Peter Sagal, host of NPR’s Wait Wait Don’t Tell Me, opened with that zinger on his Oct. 30 show.
I sent him an email applauding his nerve, saying, “You gotta love a guy who makes fun of his bosses on their air.”
Sagal shot back: “You gotta love a network that lets you do it.”
I agree. As I finish my tenure as Ombudsman, I want to applaud NPR for even having a position that is dedicated to transparency and accountability. Fewer and fewer American news organizations do.
In a tight economy, news organizations rationalize, it just makes more sense to use the money for another editor, or put the money toward the bottom line.
Besides, the question still arises: Why would any self-respecting, smart news organization have an Ombudsman? Who needs that? I get paid to write a column and speak on air publicly and (hopefully) constructively criticizing NPR.
It made sense for me to write a piece when NPR mistakenly said last January that Rep. Gabrielle Giffords was dead, and investigate why the mistake was made. But management was not happy when I wrote a second piece about the mistake’s emotional impact on Giffords’ family.
Vivian Schiller, then NPR’s CEO, sent me an email saying she thought I was piling on. They’d publicly apologized; it was time to move on. But that was all she said.
And I wrote quite a bit about the tone deaf firing of Williams on Oct. 20 – which in my opinion is what has led to all the other unprecedented events, turmoil and unwanted attention NPR has experienced in the last six months. (It is worth keeping in mind that it was NPR management that was in the limelight, not NPR’s journalism.)
My point is that I had the freedom to write whatever I thought was warranted.
They say this is the loneliest job in the newsroom – the public thinks you are a shill for NPR and NPR employees think you are an internal affairs investigative unit. Sometimes I would call an NPR staffer and the conversation would go like this:
Me: “How are you?”
Staffer: (Long pause) “I don’t know. It depends on why you are calling.”
Often I’ve felt a bit like a security guard at a private party. Just my presence – and fear of being named in a column – may help to keep folks working hard to live up to the ethics and journalism standards that NPR has established.
That said, NPR is a vibrant, growing news organization that speaks with a strong voice, authenticity and authority. Could it be better? Absolutely. But, overall, the journalism is still very good.
Here’s a laundry list of areas I perceive NPR could improve on, in no particular order:
- Make reporters’ email addresses accessible to the public. It strikes me as so arrogant to expect people to be reachable for news stories, but not vice versa.

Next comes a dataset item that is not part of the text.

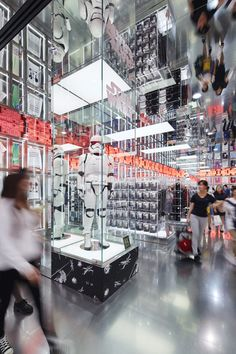 "The fifth floor of UNIQLO flagship store in Shanghai that was completed in 2013 has been renewed to promote the brand's ""Disney Project. "" Reflecting the concept of ""UNIQLO's version of Disneyland for clothes,"" the floor is designed into separate zones such as ""main entrance,"" ""Tomorrowland,"" and ""Adventureland."" By combining UNIQLO's playful shopping experience with Disney's characteristic entertainment quality, the space offers visitors the fun of traveling between different zones."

- Work harder to get more voices of women and people of color (including academics and other experts) on the air. They ARE out there; you have to work harder to find them. Margaret Low Smith, now the acting vice president for news, said last September in Current, that “public radio needs to sound more like a party where everyone is included.” I agree.

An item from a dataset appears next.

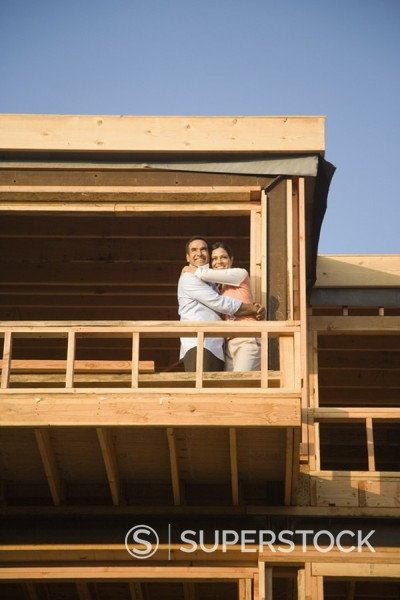 Stock Photo: 1589R-98586 Hispanic couple hugging on balcony at construction site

But the invitation list is still pretty much limited to highly educated white folks with money. Why would Hispanics or African Americans (each only about 8 percent of the audience) listen to NPR if they don’t hear themselves represented on the air? It frustrates me to hear endless white males quoted in stories and not more women in positions of authority.
- Hire someone to handle corrections. Between May 19 and May 27, apparently there were no mistakes made on NPR. I simply do not believe that. What I do believe is that the folks in charge of corrections have other more pressing duties and simply don’t have the time to investigate requests for corrections. Kudos to All Things Considered for reading listener mail every night and quickly admitting when mistakes were made. Morning Edition, why don’t you do that too? Admitting mistakes and making corrections goes a long way toward proving you are interested in accuracy – which in turn speaks toward credibility.
- Do a better job identifying think tanks and special interest groups with vague names that may not be familiar to many listeners. I know that it takes up valuable air time to describe a group like the Center for Fiscal Responsibility, but if the goal is to inform, you aren’t succeeding when you don’t identify.
- And lastly, here’s my Pet Peeve. All Things Considered should provide a wider variety of commentators on its Friday feature, This Week in Politics. I don’t have a problem with E.J. Dionne and David Brooks. But I do with them being on every week. They each write a column in a prominent newspaper, the Washington Post and The New York Times, respectively. Get some diversity of ideas, political backgrounds and ethnicity.
And now, I hand over the reins to Edward Schumacher-Matos and hope he enjoys the job –and public radio – as much as I have.